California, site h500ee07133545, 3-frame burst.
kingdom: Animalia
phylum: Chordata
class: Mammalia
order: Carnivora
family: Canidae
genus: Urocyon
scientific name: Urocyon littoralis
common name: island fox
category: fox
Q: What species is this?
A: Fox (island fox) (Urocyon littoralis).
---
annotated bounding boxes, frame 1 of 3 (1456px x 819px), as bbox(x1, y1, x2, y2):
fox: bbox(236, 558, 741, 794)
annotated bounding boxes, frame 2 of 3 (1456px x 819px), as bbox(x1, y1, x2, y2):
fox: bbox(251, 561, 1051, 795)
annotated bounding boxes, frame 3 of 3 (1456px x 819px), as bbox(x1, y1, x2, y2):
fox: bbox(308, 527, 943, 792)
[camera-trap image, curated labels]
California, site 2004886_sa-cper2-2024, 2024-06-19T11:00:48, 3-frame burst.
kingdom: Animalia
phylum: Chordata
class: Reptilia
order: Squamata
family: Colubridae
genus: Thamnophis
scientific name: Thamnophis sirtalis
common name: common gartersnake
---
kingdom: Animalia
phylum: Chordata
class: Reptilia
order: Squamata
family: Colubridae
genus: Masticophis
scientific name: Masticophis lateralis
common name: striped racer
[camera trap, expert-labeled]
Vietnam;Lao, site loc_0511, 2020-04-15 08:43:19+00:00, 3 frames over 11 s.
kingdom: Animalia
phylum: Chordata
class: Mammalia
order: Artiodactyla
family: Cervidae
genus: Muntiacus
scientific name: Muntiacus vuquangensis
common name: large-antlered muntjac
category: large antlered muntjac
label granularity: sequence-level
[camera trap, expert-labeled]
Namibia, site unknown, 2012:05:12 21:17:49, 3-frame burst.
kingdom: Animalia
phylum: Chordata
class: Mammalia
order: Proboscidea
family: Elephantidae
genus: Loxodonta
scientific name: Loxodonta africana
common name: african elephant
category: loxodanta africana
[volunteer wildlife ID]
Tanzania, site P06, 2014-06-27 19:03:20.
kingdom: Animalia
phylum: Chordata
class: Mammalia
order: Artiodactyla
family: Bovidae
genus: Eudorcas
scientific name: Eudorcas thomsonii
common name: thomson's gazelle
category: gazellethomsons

--------------------

→ **Aim of the exercise**: Within the records, filter for lines that contain the word "genus" and show each one.

→ **Output of the task**:
genus: Urocyon
genus: Thamnophis
genus: Masticophis
genus: Muntiacus
genus: Loxodonta
genus: Eudorcas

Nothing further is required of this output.